Nach einem Flug und einem Temperaturabfall von 30 Grad sind wir in Südamerika angekommen und ich meinerseits verkühlt. Abgesehen davon, dass wir uns nun auf 2800 Meter Seehöhe befinden und hier jeden Tag einmal der Jahreszyklus von Frühling (Vormittag), Sommer (Mittag-früher Nachmittag), Herbst (später Nachmittag) und Winter (Nacht) durchlaufen wird, ists hier ähnlich wie in Panama City, denn Teile der Stadt sind Grossbaustelle. Wir treffen Bernd, der uns unsere Unterkunft organisiert hat und schon seit Februar hier ist. Das letzte Mal haben wir uns kurz vor unserer Abreise bei unserem Verabschiedungsmarathon in Hallein bei einem exzellenten Spanier getroffen. So ist es ein wenig seltsam, hier in Quito in einem italienischen Restaurant zu sitzen als wäre in den letzten drei Monaten nichts passiert.

Baby und ich sehen uns die Altstadt an, die einmal mehr davon zeugt, welch „grossartige“ Arbeit die europäischen Eroberer, Besatzer und Missionare geleistet haben. Ein schönes koloniales Gebäude jagt das Nächste, nur unterbrochen von mit bis zu zwei Tonnen Gold ausgestatteten Kirchen.

Am nächsten Tag sitzen wir im Hop-On-Hop-Off Bus, der diesmal im Gegensatz zu Panama City wirklich Sinn macht, denn er fährt interessante Gegenden an. Nachdem wir das moderne Museum besichtigt haben, sehen wir uns die Basilica an, welche den Eindruck erweckt, als wäre Notre Dame hierher versetzt worden. Unser Weg führt uns über steile Treppen auf Türme über das Gewölbe des Hauptschiffs und über noch steilere Treppen in luftige Höhen, wo wir mit einem grossartigen Ausblick über die Stadt belohnt werden. Leider ist heute kein besonders gutes Fotowetter und so strauchelt unsere Kamera mit den Licht- und Smogverhältnissen.
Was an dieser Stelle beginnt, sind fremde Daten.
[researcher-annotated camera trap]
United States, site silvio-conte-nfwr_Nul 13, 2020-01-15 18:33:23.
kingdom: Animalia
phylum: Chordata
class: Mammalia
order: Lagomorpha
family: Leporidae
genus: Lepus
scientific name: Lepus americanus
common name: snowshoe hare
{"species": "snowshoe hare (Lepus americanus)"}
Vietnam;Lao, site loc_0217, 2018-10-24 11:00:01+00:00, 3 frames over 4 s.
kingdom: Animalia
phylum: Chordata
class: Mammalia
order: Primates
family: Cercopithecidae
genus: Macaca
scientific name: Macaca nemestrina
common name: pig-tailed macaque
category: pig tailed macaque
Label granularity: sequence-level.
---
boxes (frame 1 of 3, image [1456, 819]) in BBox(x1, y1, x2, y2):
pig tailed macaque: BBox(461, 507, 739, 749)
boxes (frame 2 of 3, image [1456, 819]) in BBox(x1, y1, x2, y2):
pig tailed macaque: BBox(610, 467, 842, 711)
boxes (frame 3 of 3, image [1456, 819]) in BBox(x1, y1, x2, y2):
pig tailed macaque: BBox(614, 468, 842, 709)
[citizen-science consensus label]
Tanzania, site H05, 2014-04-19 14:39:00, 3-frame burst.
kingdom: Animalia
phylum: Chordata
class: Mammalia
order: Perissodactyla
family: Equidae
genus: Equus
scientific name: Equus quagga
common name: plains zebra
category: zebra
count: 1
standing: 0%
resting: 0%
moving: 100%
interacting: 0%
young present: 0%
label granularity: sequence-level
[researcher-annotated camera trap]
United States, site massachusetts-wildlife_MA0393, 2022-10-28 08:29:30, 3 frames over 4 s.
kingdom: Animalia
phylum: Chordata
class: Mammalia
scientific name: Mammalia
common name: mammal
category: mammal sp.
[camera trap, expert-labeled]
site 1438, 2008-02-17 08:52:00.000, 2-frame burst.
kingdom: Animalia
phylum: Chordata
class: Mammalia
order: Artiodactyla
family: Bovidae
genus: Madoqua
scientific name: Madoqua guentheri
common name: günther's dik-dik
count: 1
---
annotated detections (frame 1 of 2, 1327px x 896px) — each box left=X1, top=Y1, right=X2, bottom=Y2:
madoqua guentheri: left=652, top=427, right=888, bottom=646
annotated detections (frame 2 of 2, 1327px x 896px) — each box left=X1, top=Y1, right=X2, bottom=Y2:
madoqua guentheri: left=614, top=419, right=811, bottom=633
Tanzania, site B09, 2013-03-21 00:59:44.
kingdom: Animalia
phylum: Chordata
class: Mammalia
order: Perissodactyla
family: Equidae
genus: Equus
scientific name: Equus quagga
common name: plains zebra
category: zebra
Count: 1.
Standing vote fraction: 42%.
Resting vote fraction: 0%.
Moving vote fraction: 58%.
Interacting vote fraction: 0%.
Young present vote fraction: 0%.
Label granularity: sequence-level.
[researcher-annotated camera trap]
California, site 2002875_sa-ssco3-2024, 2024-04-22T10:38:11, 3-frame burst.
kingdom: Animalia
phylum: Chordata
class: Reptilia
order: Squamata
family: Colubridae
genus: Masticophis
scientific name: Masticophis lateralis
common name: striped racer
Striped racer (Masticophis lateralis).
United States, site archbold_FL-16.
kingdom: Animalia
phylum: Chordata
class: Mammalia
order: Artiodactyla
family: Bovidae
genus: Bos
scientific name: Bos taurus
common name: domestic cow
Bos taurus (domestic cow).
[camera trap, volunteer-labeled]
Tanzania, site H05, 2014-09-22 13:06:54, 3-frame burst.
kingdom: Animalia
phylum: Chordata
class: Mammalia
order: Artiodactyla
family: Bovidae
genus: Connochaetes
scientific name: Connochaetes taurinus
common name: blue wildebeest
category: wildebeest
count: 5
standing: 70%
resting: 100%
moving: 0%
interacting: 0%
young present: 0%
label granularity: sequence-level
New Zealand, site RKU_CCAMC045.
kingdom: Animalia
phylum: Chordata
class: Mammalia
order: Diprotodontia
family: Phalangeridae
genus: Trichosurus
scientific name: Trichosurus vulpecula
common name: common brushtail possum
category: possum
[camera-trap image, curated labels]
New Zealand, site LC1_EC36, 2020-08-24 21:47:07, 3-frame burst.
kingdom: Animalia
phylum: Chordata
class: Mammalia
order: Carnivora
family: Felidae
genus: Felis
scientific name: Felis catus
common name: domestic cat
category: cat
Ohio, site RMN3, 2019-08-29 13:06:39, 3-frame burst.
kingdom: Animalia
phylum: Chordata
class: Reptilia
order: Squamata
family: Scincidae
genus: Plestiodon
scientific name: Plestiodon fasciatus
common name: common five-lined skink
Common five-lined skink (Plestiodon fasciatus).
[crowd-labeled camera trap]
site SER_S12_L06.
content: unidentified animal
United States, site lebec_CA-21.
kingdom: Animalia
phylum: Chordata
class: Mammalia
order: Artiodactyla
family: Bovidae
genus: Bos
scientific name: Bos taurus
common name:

Nach einem Imbiss, fahren wir auf 3000 Meter Seehöhe wo eine riesige Statue der Virgen de Quito steht, welche von unserem Reiseführer als hässlich bezeichnet wird. Wir finden sie, ganz im Gegenteil, sehr hübsch und imposant. Den Weg vom Hügel hinunter begleitet uns ein Kärntner, der sich uns aus Sicherheitsgründen anschliesst – schliesslich werden drei Personen seltener Ziel von Überfällen als Einzelpersonen. Er ist gerade in Quito angekommen und steht am Anfang einer viermonatigen Reise auf der wir uns vielleicht wieder einmal über den Weg laufen werden.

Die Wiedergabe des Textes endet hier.